I can't remember which former player said this, or it may have been multiple, but most coaches don't abandon a system that they have. They will "introduce alternate concepts" or "tailor it a little", but that usually doesn't indicate that a given coach is going to switch whole hog from a WCO balance type of offense to a run heavy spread offense.
Now if you look at just what's happening, you can see remarkable "symmetry" in what NU is doing. 216 rush attempts to 218 pass attempts. By luck or design, that's pretty darn even for even a staff who aspires to such symmetry.
If you break down the rush attempts, we basically have two primary ball carriers. Newby and Armstrong. Newby with 90 carries, Armstrong with 45. So you have a 2:1 ratio between a back and QB making things happen (by design or on a break down). Cross Janovich hover around 20 carries, and Ozigbo 12. The receivers are hovering around 10 carries each for those who get to carry the ball.
I think if you broke down the situation, whether its a anything goes down (1st and 10 or 2nd an 7), and charted the percentage vs 3rd and short, vs the percentage of "changeup" plays like fly sweep or gadget plays, you'd get a fairly good correlation to our carries chart.

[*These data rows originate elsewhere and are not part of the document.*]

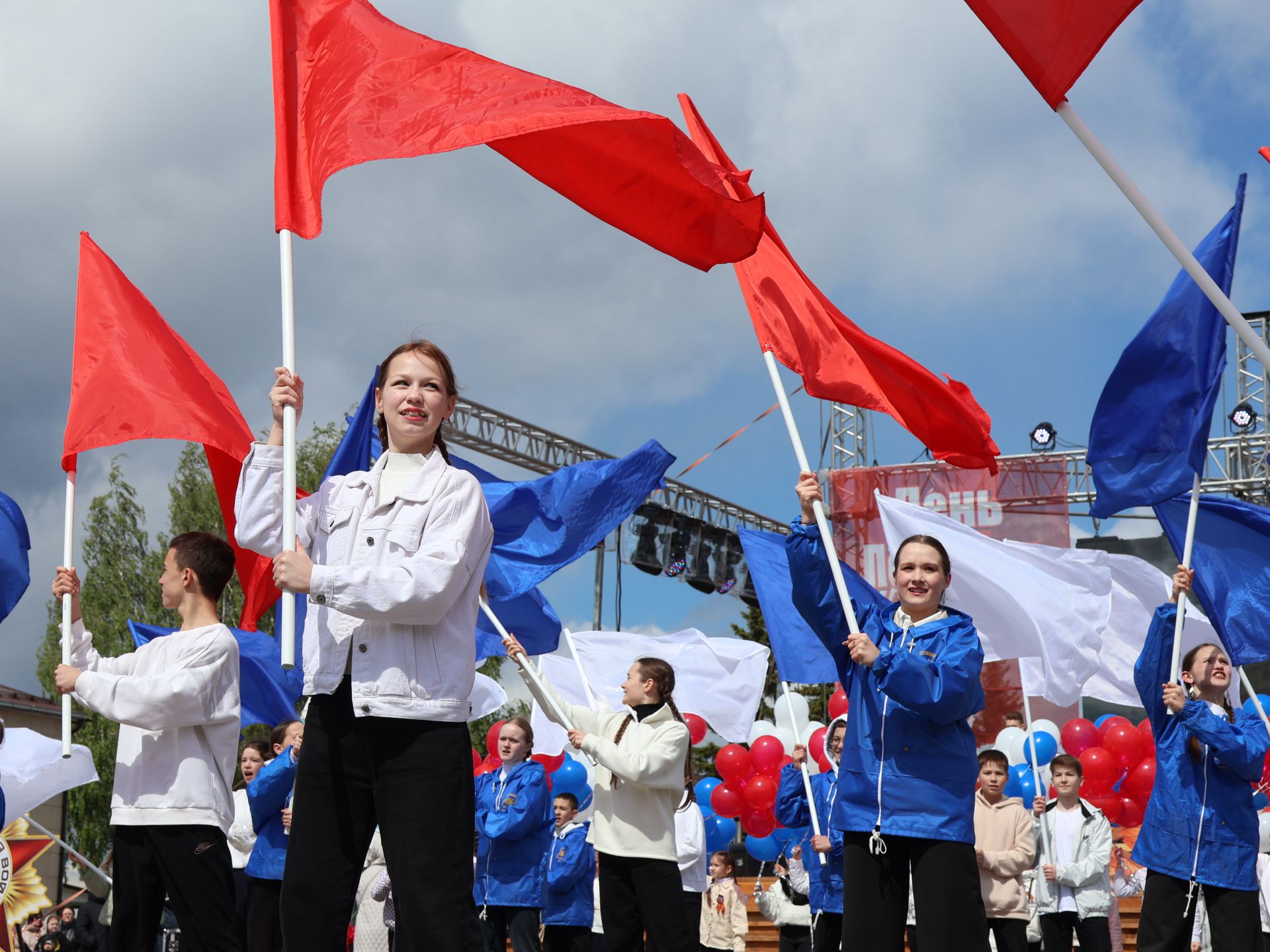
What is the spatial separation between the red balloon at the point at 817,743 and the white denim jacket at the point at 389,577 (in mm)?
12018

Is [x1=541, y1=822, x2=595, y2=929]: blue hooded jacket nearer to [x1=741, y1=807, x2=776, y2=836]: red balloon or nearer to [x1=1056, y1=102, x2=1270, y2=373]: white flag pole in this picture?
[x1=741, y1=807, x2=776, y2=836]: red balloon

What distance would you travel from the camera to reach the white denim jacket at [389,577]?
3834 mm

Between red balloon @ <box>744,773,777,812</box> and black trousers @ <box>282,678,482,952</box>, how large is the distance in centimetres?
1215

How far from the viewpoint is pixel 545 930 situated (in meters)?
11.0

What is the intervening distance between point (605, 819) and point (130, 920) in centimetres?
268

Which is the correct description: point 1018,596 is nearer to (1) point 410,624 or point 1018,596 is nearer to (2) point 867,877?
(2) point 867,877

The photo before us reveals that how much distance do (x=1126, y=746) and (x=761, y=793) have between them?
156 inches

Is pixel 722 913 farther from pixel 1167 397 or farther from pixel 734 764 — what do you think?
pixel 1167 397

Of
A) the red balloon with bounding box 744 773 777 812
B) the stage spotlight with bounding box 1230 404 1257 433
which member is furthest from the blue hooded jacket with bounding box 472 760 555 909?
the stage spotlight with bounding box 1230 404 1257 433

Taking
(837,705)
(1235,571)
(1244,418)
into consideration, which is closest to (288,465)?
(1235,571)

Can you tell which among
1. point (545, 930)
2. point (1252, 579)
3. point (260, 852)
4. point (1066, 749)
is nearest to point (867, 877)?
point (1252, 579)

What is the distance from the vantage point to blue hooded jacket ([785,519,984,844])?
4969 millimetres

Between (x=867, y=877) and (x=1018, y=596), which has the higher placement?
(x=1018, y=596)

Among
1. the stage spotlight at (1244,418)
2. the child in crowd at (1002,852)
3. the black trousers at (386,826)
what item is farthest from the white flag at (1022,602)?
the stage spotlight at (1244,418)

So no, its obvious that Riley and Langsdorf aren't from the TO school of offense. But if you change offensive systems, and your QB is still the 2nd most rushed guy on the team, and his overall carries per game drop by 4 from "the good old days", I'd have a hard time saying that *by the numbers* you've pulled him way away from his groove too far. Now watching the game and ignoring the numbers its apparent we can make more hay running TA a little more. There's a lot that can be said about whether our run game is good or not, or whether we should use it more, but when you put pen to paper and look at the ratios of carries and what happening in games situationally, its too beautifully arithmetically structured to be random chaos.